Louise : Nous n’avions aucune hiérarchie directe. Ni aucun matériel non plus d’ailleurs. Pas de masque en tous cas, mais nous avions du gel. Nous avons élaboré notre propre protocole sanitaire de nettoyage. Nous devions faire le ménage seules, tous les jours. Nous avons pris l’habitude de nous laver très souvent les mains pour éviter d’endommager le matériel informatique. La Poste n’ouvrait que 3 jours par semaine, nous devions aller chercher le courrier. Nous avons également eu à gérer la machine à affranchir du service de l’eau. En résumé, nous travaillions de 7h à 18-19h tous les jours. Le traitement des déchets a aussi été problématique. Ils n’assuraient qu’une seule tournée par semaine. Au début, ils avaient même pris la décision de fermer, puis ils ont ré-ouvert. Une école était ouverte aussi pour accueillir les enfants des soignants. Les enseignants y exerçaient sur la base du volontariat.
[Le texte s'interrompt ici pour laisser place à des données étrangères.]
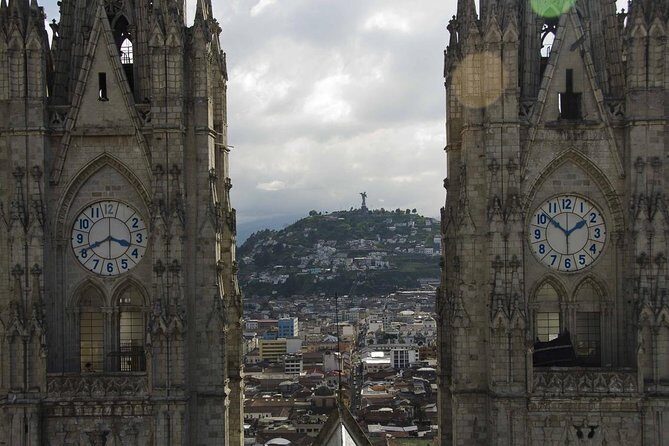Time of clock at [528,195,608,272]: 1:51
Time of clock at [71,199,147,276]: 3:41
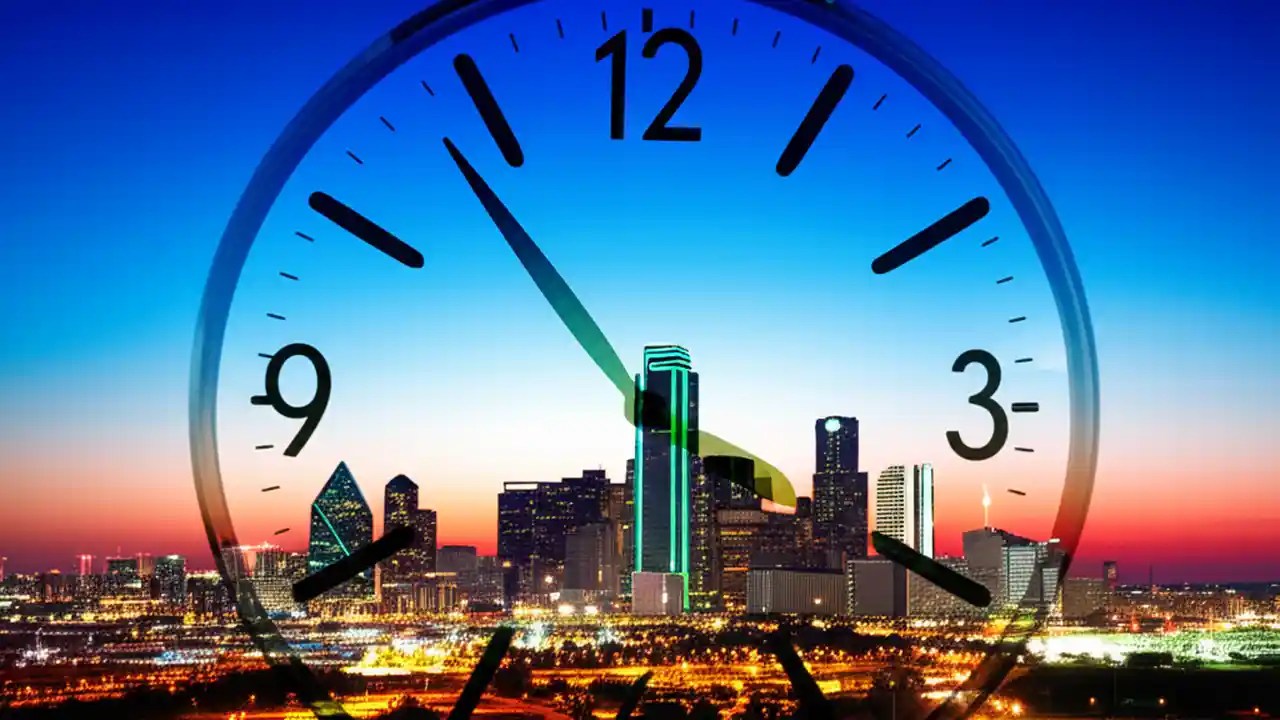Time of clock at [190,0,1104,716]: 5:53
Ouste : Comment a été géré le déconfinement ?


Louise : La direction est revenue sans précaution. Ils ont fait revenir les agents deux jours par semaine. La direction n’a jamais voulu voir que le Service Public avait fonctionné sans eux tout ce temps. Et puis les procédures se sont mises en place : les masques sont arrivés, le CHSCT a permis aux agents de prendre leurs responsabilités, je ne voulais pas que les choses leurs soient imposées. Comme les couloirs sont étroits, les agents ont joué le jeu et ont porté le masque. On a également mis en place une campagne d’affichage. 

« Nous n’avons eu aucune compensation financière »


Ouste : Comment les agents ont-ils vécu le déconfinement ?


Louise :  Les agents avaient une certaine appréhension, ce qui semble normal. Pour le retour au siège, j’ai donc laissé la possibilité aux agents de rester chez eux en télétravail, dans un premier, s’ils avaient trop peur. La plupart d’entre eux ont choisi de faire trois jours de télétravail et deux jours en présentiel et c’est toujours le cas actuellement. Le président a enfin signé une note de service pour le télétravail le 11 juillet ! Du côté du CHSCT, il faudra trouver des solutions pour la suite. 


Ouste : La direction est donc revenue, faisant fi de tout ce qui avait été géré en son absence, mais avez-vous eu une reconnaissance de votre travail ?


Louise : Nous n’avons eu aucune compensation financière, et d’ailleurs, rien n’a été proposé. Pour le président, le travail a été fait en télétravail, donc, aucune compensation n’est prévue. Des compensations ont en revanche été versées aux soignants par le département et l’ARS. J’aurais apprécié que la secrétaire qui est venue travailler dans les locaux tout ce temps avec moi ait quelque chose, surtout du fait de sa pathologie.